Single by The Osmonds

from the album The Osmond Brothers
- B-side: "Working Man's Blues"
- Released: March 1982
- Genre: Country
- Length: 3:00
- Label: Elektra Records 47438
- Songwriter(s): Diana Trask
- Producer(s): Rick Hall

The Osmonds singles chronology
| "Steppin' Out" (1979) | "I Think About Your Lovin'" (1982) | "It's Like Falling In Love (Over and Over)" (1982) |

= I Think About Your Lovin' =

"I Think About Your Lovin'" is a song written by Diana Trask and performed by The Osmond Brothers as the lead single of their 1982 self-titled album. It reached #17 on the Billboard country music chart in 1982.
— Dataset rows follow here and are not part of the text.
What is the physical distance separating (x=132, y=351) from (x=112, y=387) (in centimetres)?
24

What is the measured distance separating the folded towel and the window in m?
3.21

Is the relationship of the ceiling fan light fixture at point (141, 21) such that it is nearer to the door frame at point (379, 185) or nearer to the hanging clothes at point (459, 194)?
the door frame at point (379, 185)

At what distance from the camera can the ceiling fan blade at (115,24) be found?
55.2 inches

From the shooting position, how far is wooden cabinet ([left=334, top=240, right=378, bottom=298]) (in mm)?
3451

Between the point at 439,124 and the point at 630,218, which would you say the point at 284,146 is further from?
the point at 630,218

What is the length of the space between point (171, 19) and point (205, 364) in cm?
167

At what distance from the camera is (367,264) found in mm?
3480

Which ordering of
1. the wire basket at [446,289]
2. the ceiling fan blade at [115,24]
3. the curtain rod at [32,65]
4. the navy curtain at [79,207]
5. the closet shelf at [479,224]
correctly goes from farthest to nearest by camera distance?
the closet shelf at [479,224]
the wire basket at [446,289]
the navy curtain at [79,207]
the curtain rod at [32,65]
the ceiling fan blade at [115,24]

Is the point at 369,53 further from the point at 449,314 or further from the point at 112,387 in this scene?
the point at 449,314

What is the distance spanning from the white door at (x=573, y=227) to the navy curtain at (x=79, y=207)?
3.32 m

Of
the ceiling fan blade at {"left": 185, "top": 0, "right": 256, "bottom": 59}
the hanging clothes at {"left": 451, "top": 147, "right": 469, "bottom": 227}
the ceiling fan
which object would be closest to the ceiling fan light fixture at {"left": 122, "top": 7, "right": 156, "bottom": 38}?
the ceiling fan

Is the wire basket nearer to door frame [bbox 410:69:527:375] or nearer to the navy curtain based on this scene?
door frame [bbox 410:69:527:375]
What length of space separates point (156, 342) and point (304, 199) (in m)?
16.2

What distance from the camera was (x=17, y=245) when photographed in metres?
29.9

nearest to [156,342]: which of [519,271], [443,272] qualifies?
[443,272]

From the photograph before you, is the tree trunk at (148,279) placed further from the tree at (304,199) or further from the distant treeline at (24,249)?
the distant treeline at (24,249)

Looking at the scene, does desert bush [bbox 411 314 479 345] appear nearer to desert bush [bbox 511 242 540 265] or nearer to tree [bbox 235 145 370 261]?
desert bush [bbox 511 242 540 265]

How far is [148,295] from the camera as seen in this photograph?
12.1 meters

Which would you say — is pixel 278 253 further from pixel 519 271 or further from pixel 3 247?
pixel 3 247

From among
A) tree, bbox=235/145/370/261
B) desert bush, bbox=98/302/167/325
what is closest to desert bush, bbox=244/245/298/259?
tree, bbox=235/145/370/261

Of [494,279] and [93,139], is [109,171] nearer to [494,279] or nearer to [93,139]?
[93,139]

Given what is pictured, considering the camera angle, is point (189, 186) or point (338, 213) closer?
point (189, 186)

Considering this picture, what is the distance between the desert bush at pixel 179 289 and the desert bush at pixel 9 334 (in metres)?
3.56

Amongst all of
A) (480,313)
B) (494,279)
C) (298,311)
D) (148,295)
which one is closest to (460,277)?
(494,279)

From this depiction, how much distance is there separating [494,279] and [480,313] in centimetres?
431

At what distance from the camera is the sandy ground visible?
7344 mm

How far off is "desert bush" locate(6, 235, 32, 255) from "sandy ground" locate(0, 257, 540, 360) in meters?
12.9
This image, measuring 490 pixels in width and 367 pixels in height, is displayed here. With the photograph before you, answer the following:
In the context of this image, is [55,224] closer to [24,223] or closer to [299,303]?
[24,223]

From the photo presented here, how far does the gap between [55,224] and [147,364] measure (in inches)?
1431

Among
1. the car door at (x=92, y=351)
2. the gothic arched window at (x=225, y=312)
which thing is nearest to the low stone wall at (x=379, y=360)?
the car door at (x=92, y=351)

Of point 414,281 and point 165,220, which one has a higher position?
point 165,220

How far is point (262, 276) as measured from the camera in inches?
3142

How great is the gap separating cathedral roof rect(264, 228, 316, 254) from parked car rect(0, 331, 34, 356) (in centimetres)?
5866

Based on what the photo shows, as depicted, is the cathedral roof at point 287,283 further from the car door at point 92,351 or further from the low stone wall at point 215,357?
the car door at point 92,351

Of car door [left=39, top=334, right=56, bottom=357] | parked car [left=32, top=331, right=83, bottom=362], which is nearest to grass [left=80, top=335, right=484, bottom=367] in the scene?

"I Think About Your Lovin'" marked the first and highest-charting country music single for the Osmonds, and the first song to be released since the departure of Donny Osmond from the group and its return to the original four-man lineup. The song was produced by Rick Hall, who returned to work with the band after he had produced their early pop work in 1970 and 1971. Though all four brothers were by this time adults, the song and its associated album were largely recorded under orders from their father George Osmond, who demanded the brothers continue recording music to cover debts the family incurred in the late 1970s and refused to declare bankruptcy despite many of the debts being incurred by unscrupulous business partners and not the family itself.